ASAE’s Technology Conference & Expo kicked off on Tuesday with NASA’s Adam Steltzner, who says you don’t have to be a rocket scientist to dream big and unlock what seems impossible.
If you think your job as an association professional is tough, talk to Adam Steltzner, literally a rocket scientist and chief engineer of entry, descent, and landing for the NASA Mars rover missions.
Steltzner worked with a team of more than 3,100 NASA astronauts, scientists, and engineers to spearhead a Mars rover landing in 2012, and soon he’ll lead on another mission—the Mars 2020 Rover—to gather rocks from a planet more than 300 million miles away.
As a leader, you need to check your ego. Because being right is not nearly as important as finding right.
His first space mission was long in coming: It took almost a decade of trial and error to successfully land a rover named Curiosity on the surface of the Red Planet. It was a shared experience that led to plenty of cheers and tears in Houston.
“Personally, I learned a lesson about brainstorming, collaboration, and teamwork,” Steltzner told attendees in a keynote session opening the 2017 ASAE Technology Conference & Expo in National Harbor, Maryland, Tuesday morning. “At the [NASA] Jet Propulsion Laboratory [JPL], within our corporate culture, we do a very good job with a very simple thing that is tremendously powerful. It is, quite simply, separating ideas from the people that hold them.”
It may not be rocket science, but association leaders can learn from NASA about how to use teamwork and curiosity-based decision making to spark innovation.
Embrace the “Right Kind of Crazy”
At JPL, there’s no such thing as a bad idea, Steltzner said. At the start of any project, he delivers this message to his team: “Great works and great folly may be indistinguishable at the outset.”
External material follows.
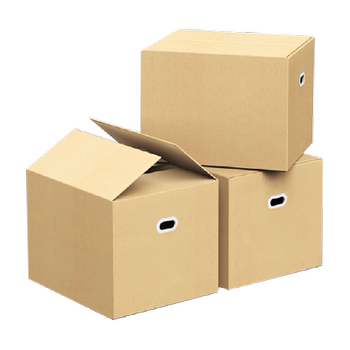 Thickened large moving and sorting cartons 3 packs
That style of thinking also serves as the basis for his book, The Right Kind of Crazy, which shares stories of teamwork and leadership that delivered high-stakes innovation.
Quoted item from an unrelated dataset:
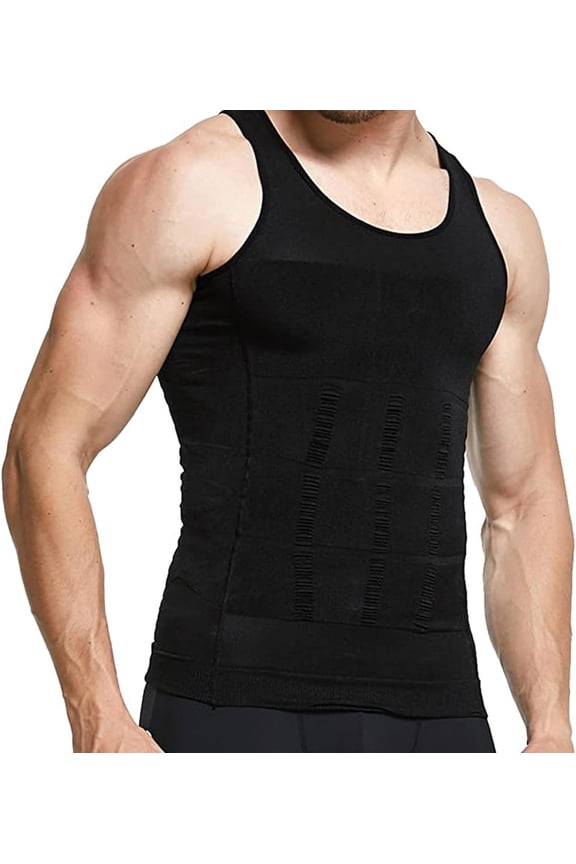 Shaperluv for Men, Shaperluv Tank 2.0 Mens, Shaper Luv Tank, Shaping Sleeveless Compression Shirt for Men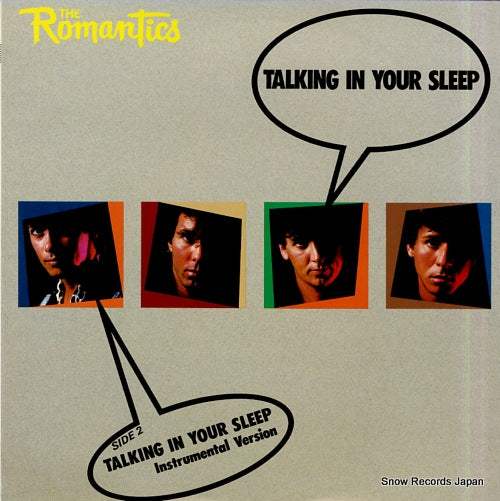 ROMANTICS, THE talking in your sleep 12AP2747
A truly innovative organization, Steltzner said, embraces big or crazy ideas, so long as they’ve been put to the test. To test ideas at JPL, Steltzner starts by convening his entire team for an open and judgment-free brainstorming session. Everyone’s thinking—good or bad—is captured by a neutral facilitator.
From there, team leaders develop a taxonomy structure that organizes and maps ideas based on their connections. This process may reveal that several ideas are related or that one is an outlier. Only then can a question-and-answer discovery phase sort out good ideas from bad ones.
“You play the strengths and weaknesses of those answers against each other until you reach a decision point,” Steltzner said. “As a leader, you need to check your ego. Because being right is not nearly as important as finding right.”
Take a Team Approach
Curiosity-based decision making is grounded in mutual respect, and teamwork goes a long way toward establishing it, Steltzner said. He recommends that colleagues take time for “fellowship moments” because they enhance workplace culture.
“I look for something to love in my colleagues, and frankly I want to have a good time at work,” he says. “We accomplished one of the greatest challenges in aerospace engineering in the last 40 years, and we did it having a blast.”
Something as simple as a regular team lunch can encourage collaboration and give staff a chance to socialize about something other than the project at hand.
But there’s a role for introspection as well. Leaders need to get to know themselves better and learn to love their vulnerabilities, Steltzer said. Often, the biggest inhibitor to curiosity is not someone else, but your own fears.
“When I allowed myself to follow my curiosity, it changed the course of my life,” he said. “If I can stay in touch with my own curiosity and encourage teammates and colleagues, the solutions that we get are more profound and capable and may change the course of history.”